§ Given exercise
Find each line below that contains the word "pane" and copy every such line in full.

##### Material supplied #####

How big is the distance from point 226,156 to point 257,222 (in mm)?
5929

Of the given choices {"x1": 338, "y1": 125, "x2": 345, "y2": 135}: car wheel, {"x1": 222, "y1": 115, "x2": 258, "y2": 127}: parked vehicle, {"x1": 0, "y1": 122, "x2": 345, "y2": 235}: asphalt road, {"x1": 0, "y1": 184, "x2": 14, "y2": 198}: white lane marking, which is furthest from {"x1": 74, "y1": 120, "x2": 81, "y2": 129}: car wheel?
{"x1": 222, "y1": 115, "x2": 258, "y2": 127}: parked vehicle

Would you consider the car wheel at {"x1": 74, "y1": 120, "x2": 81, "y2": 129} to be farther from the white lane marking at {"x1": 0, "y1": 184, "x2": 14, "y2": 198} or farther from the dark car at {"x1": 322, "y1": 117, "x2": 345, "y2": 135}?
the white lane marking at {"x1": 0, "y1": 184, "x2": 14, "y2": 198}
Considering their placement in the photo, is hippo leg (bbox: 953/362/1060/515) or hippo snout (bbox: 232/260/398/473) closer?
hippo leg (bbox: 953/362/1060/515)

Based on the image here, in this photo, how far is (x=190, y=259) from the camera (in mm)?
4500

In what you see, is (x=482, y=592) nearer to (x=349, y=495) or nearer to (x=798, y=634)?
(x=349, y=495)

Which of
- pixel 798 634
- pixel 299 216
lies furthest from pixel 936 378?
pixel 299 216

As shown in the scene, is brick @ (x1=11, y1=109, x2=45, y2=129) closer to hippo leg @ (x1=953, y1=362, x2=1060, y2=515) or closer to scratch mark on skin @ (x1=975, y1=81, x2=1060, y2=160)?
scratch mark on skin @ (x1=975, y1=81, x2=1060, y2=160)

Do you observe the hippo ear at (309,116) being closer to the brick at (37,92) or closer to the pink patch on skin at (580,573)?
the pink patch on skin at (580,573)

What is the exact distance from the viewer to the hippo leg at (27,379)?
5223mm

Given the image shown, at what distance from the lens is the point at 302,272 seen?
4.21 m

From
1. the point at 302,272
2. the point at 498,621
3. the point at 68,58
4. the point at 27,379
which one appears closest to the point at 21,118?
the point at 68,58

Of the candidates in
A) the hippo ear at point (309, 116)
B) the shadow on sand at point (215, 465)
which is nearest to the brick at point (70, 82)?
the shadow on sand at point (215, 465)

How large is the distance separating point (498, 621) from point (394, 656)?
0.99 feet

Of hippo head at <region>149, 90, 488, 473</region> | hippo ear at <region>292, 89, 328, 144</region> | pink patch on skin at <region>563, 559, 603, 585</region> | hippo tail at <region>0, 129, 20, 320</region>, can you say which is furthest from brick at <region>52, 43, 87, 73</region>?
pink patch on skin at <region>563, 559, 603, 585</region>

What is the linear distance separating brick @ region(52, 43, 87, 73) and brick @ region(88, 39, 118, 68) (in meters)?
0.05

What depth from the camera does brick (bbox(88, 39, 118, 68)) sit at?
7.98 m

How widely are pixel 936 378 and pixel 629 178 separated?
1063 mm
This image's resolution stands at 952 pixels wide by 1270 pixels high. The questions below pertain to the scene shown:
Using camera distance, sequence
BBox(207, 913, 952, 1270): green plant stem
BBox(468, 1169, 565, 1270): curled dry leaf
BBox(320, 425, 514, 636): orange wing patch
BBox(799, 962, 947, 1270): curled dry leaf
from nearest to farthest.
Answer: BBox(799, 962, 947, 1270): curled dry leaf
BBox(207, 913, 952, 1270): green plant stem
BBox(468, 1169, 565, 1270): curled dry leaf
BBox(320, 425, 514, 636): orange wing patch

#####
##### Material supplied #####

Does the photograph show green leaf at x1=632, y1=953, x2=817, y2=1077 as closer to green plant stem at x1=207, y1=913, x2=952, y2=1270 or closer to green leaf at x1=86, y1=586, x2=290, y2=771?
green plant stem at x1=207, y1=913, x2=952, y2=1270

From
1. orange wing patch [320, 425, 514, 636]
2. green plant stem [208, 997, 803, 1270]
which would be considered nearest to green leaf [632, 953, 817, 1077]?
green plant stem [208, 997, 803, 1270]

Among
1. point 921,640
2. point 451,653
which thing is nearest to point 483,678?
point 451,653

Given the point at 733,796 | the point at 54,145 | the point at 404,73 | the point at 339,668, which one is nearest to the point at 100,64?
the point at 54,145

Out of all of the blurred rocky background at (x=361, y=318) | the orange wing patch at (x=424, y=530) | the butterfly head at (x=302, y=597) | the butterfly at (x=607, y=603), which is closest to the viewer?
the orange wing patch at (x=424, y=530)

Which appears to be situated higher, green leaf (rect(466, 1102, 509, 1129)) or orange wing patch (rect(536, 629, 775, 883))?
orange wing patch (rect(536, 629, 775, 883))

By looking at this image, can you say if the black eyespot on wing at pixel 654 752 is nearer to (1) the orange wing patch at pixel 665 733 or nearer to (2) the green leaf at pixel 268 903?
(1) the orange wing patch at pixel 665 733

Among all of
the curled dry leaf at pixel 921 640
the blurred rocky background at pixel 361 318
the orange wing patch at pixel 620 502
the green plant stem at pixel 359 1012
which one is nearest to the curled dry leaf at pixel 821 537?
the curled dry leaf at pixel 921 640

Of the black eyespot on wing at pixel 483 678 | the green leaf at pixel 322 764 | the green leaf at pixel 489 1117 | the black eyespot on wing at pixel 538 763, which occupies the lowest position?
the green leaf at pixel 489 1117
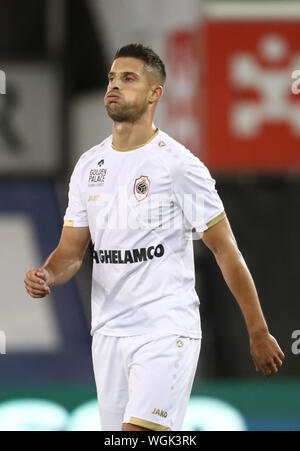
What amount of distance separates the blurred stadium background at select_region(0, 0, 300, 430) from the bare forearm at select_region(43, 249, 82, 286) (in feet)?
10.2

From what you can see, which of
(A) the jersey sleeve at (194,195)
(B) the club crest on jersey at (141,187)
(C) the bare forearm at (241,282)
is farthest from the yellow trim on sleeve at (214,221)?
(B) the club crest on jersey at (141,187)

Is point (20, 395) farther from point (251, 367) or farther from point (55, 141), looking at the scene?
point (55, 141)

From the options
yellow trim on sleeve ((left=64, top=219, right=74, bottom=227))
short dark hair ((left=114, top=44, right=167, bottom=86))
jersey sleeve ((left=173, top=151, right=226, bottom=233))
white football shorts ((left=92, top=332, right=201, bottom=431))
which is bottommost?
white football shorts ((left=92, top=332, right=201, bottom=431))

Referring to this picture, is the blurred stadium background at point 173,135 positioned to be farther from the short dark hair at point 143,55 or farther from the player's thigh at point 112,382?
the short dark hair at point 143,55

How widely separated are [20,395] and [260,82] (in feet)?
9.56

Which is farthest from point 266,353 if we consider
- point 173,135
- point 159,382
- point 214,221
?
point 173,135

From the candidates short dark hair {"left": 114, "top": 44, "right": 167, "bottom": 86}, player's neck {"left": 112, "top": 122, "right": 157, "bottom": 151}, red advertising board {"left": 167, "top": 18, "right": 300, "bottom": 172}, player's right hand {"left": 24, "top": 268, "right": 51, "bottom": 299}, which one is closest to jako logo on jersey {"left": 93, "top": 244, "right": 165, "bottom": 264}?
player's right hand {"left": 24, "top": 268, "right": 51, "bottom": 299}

#####
##### Material supplied #####

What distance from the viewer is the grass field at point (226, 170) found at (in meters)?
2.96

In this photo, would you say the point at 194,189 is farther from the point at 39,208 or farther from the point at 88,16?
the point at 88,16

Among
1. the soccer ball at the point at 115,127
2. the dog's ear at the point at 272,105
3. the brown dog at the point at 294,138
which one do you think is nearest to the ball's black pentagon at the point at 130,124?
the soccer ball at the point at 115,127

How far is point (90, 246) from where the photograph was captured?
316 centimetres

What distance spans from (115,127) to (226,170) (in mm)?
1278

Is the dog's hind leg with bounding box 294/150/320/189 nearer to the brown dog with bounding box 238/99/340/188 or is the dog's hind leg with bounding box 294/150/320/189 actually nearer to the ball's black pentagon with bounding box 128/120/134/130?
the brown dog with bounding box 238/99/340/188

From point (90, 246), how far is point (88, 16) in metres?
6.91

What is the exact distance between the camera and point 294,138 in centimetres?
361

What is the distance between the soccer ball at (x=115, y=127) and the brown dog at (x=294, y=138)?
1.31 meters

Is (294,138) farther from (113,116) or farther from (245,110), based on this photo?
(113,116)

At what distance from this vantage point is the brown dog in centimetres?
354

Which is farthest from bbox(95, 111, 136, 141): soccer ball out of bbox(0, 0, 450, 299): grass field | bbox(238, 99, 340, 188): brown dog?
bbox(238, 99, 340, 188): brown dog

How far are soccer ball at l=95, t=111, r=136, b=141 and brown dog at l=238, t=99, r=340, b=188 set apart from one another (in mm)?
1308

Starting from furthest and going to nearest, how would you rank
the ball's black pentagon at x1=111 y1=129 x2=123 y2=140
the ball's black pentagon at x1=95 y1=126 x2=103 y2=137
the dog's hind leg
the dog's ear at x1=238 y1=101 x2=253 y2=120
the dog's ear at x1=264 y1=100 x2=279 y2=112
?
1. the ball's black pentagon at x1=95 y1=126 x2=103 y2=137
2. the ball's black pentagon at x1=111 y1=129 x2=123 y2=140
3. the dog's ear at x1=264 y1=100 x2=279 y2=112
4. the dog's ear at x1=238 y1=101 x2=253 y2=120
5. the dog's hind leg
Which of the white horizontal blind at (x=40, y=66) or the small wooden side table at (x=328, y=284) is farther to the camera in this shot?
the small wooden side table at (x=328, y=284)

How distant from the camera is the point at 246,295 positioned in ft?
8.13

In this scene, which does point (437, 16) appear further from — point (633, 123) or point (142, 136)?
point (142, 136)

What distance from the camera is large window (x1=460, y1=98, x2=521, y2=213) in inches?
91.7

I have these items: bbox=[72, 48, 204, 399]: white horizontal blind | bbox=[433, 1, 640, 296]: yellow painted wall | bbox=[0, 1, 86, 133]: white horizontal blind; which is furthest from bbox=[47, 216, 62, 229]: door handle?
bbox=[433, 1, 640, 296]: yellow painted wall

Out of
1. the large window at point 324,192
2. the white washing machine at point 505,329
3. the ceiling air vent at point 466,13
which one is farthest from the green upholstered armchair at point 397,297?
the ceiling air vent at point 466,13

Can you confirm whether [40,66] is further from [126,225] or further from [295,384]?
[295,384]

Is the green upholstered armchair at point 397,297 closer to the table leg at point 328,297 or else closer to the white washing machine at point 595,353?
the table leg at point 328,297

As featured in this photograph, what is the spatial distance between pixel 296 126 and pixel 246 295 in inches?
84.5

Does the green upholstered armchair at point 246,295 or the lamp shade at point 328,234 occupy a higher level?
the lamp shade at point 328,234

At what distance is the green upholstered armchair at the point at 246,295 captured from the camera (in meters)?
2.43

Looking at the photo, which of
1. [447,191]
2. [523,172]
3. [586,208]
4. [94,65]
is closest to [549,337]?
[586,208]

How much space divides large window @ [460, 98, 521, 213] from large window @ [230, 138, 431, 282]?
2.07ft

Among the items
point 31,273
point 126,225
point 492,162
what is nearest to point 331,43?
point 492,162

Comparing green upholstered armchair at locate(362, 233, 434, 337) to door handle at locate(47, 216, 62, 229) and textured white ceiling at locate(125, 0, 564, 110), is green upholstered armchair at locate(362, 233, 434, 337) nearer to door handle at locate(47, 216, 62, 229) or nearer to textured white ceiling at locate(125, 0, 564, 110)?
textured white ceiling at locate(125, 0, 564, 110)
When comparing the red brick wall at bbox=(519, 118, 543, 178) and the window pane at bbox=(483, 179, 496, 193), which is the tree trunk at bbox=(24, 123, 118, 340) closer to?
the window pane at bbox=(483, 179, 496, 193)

#####

§ Response
When comparing the red brick wall at bbox=(519, 118, 543, 178) and the window pane at bbox=(483, 179, 496, 193), which is the tree trunk at bbox=(24, 123, 118, 340) closer to?
the window pane at bbox=(483, 179, 496, 193)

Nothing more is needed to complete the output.